In deze zaak heeft de Hoge Raad op 4 april 2014 uitspraak gedaan in het beroep in cassatie van belanghebbende tegen een eerdere uitspraak van de Rechtbank Noord-Holland. De zaak betreft een beschikking die aan belanghebbende was gegeven op grond van de Algemene wet inkomensafhankelijke regelingen (AWIR) voor het jaar 2013. De Rechtbank had op 11 september 2013 een uitspraak gedaan, waartegen belanghebbende verzet aantekende. Dit verzet werd behandeld in een uitspraak van 15 november 2013, die door belanghebbende werd bestreden in cassatie.
De Hoge Raad heeft in zijn beoordeling allereerst gekeken naar de ontvankelijkheid van het beroep in cassatie. Volgens artikel 78, lid 4, van de Wet op de rechterlijke organisatie kan de Hoge Raad alleen kennisnemen van cassatieberoepen tegen uitspraken van de administratieve rechter als dit bij wet is bepaald. In deze zaak was er geen wettelijke bepaling die het beroep in cassatie tegen de uitspraak van de Rechtbank mogelijk maakte, aangezien het ging om een geschil dat voortvloeide uit een beschikking op basis van de AWIR.

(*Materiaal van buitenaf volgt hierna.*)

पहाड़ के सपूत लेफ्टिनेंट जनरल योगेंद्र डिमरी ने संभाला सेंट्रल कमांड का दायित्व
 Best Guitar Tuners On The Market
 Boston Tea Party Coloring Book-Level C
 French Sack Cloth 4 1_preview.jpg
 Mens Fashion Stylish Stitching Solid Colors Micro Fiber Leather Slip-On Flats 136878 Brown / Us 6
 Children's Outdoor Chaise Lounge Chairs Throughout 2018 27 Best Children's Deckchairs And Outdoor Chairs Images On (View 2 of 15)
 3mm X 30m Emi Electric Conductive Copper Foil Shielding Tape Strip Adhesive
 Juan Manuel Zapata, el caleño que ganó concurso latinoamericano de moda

Daarom heeft de Hoge Raad geconcludeerd dat het beroep in cassatie niet-ontvankelijk is. Dit betekent dat de Hoge Raad geen verdere inhoudelijke beoordeling van de zaak heeft gedaan. De uitspraak is gedaan door de raadsheer C. Schaap als voorzitter, samen met de raadsheren P.M.F. van Loon en Th. Groeneveld, en is openbaar uitgesproken op 4 april 2014.